= Geohash-36 =

Compression algorithm for world coordinate data

The Geohash-36 geocode is an open-source compression algorithm for world coordinate data. It was developed as a variation of the OpenPostcode format developed as a candidate geolocation postcode for the Republic of Ireland. It is calculated differently and uses a more concise base 36 representation rather than other geocodes that adopted base 32.

Despite the name, there are no algorithmic (not use Z-order curve) or typological relationship with Geohash. It is a publicity strategy to relate to a popular geocode of base 32. The encode/decode functions are not mathematically-similar to Geohash functions.

== Coding Method ==
Designed for URLs and electronic storage and communication rather than human memory and conversation, it is case-sensitive, using a 36 character alphabet: "23456789bBCdDFgGhHjJKlLMnNPqQrRtTVWX".

Character Conversion:

Decimal: 0; 1; 2; 3; 4; 5; 6; 7; 8; 9; 10; 11; 12; 13; 14; 15; 16; 17
Geohash-36: 2; 3; 4; 5; 6; 7; 8; 9; b; B; C; d; D; F; g; G; h; H
Decimal: 18; 19; 20; 21; 22; 23; 24; 25; 26; 27; 28; 29; 30; 31; 32; 33; 34; 35
Geohash-36: j; J; K; l; L; M; n; N; P; q; Q; r; R; t; T; V; W; X

Characters are chosen to avoid vowels, vowel-like numbers, character confusion, and to use lowercase characters which are generally distinct from their uppercase equivalents in standard typefaces.

The code can be of varying length and thus precision. Each character represents a further subdivision in a 6 by 6 grid - starting at the North-West (top-left) coordinate and continuing, row by row, to the South-East (bottom-right). Neighbouring coordinates have largely similar encodings and generally vary at the rightmost characters only; however extreme edge cases exist where neighbouring coordinates are on opposing sides of a grid division. Codes sort logically but not in ordinary coordinate order.

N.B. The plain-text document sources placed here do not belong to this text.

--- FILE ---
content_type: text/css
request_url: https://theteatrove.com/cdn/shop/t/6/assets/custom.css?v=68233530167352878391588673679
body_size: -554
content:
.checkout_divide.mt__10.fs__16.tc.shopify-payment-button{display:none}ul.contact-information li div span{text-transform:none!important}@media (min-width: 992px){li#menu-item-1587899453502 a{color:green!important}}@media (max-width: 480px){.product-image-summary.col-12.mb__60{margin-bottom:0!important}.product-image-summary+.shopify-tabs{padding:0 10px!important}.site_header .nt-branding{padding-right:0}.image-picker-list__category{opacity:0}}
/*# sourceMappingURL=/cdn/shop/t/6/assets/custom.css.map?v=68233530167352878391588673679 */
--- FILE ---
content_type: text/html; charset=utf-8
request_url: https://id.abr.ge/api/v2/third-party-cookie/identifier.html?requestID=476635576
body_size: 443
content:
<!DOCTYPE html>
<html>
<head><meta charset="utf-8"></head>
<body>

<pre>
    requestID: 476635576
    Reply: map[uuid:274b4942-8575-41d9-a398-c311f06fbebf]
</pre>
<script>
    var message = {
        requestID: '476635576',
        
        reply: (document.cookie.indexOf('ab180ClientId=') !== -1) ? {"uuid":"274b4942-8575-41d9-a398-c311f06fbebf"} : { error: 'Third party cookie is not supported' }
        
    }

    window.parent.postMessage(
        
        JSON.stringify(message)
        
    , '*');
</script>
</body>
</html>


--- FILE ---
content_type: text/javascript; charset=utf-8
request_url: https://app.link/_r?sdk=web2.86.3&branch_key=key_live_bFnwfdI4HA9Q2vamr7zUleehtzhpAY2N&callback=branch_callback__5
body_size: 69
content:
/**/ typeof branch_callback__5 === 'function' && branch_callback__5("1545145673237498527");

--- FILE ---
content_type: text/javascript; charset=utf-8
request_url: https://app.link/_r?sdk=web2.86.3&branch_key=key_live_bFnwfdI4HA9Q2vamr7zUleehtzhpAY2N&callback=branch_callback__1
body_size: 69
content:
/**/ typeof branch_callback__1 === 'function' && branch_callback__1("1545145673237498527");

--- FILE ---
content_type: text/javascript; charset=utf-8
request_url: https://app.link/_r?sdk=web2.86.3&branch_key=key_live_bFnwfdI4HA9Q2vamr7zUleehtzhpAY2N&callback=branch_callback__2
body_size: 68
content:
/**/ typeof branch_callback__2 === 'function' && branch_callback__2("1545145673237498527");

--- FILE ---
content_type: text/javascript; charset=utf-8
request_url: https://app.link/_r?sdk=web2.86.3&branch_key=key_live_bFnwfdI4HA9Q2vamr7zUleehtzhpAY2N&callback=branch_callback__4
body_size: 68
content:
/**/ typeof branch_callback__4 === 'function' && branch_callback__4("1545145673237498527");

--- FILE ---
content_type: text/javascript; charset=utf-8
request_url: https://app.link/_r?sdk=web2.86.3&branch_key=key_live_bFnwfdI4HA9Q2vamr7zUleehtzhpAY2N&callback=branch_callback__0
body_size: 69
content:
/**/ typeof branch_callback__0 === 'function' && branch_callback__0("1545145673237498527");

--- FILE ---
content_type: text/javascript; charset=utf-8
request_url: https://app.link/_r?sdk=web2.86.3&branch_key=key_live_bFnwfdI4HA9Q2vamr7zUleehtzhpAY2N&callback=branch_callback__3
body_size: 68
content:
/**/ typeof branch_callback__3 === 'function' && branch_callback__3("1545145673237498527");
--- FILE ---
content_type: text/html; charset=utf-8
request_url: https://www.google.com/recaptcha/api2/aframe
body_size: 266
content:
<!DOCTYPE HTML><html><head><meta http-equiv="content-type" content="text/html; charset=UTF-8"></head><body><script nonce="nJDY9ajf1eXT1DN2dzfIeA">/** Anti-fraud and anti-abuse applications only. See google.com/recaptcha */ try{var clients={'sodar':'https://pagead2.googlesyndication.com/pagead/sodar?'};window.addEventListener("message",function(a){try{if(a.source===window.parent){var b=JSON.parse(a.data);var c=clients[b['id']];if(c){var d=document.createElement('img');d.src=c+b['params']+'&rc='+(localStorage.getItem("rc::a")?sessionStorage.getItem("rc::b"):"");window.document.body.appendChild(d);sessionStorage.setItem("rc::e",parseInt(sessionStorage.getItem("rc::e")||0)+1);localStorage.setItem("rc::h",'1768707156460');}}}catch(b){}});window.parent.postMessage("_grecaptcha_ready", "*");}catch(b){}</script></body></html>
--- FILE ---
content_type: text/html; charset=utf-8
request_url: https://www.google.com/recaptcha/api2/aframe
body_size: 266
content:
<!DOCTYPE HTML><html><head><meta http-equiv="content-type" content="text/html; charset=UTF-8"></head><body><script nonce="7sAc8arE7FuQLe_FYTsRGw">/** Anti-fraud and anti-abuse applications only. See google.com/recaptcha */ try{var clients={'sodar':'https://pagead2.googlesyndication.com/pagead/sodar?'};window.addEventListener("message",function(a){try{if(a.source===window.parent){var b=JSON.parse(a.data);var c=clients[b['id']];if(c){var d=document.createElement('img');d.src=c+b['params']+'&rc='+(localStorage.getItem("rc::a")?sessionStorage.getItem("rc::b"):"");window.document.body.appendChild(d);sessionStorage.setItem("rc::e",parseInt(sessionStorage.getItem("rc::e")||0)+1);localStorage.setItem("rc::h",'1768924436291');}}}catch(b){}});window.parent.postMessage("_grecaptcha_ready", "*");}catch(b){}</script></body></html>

Without vowels, unintended English-language words are avoided that may appear in the original Geohash code. As vowels are not used, an altitude component of encoded meters is optional with a prefixing "A" character (below sea-level prefixed by a lowercase "a").

An optional checksum is represented using the lowercase English alphabet. It confirms the code as a Geohash-36 and provides a check for incorrect or transposed characters. It is calculated as modulus 26 of the sum of each character value (the altitude delimiters of "A" or "a" are valued at zero) multiplied by its position reading from left to right.

== Efficiency ==
Compared to storing GPS coordinates using the Decimal datatype in SQL the Geohash-36 does not save significantly on database bytes. Using DECIMAL(8,5) and DECIMAL(7,5) requires 10-bytes and is accurate to about 1.1 metre squared (or better further from the equator). An equivalent 10-bytes of the Geohash-36 code is accurate to approximately a 6th of square meter.

The Statue of Liberty, at coordinates 40.689167, −74.044444, is encoded as 9LVB4BH89g-m. The reverse decoding equates to 40.689168, −74.044445.

The Shard building, London, at coordinates 51.504444, −0.086667 is encoded as bdrdC26BqH-m (decodes to 51.504444, −0.086666), or may be successfully shorted to bdrdC26B.

== Implementations ==

=== C ===
- 'libgeohash36' – a pure C implementation of Geohash-36 algorithm.

=== Ruby ===
- 'Geohash36' – a Ruby implementation of the Geohash-36 algorithm.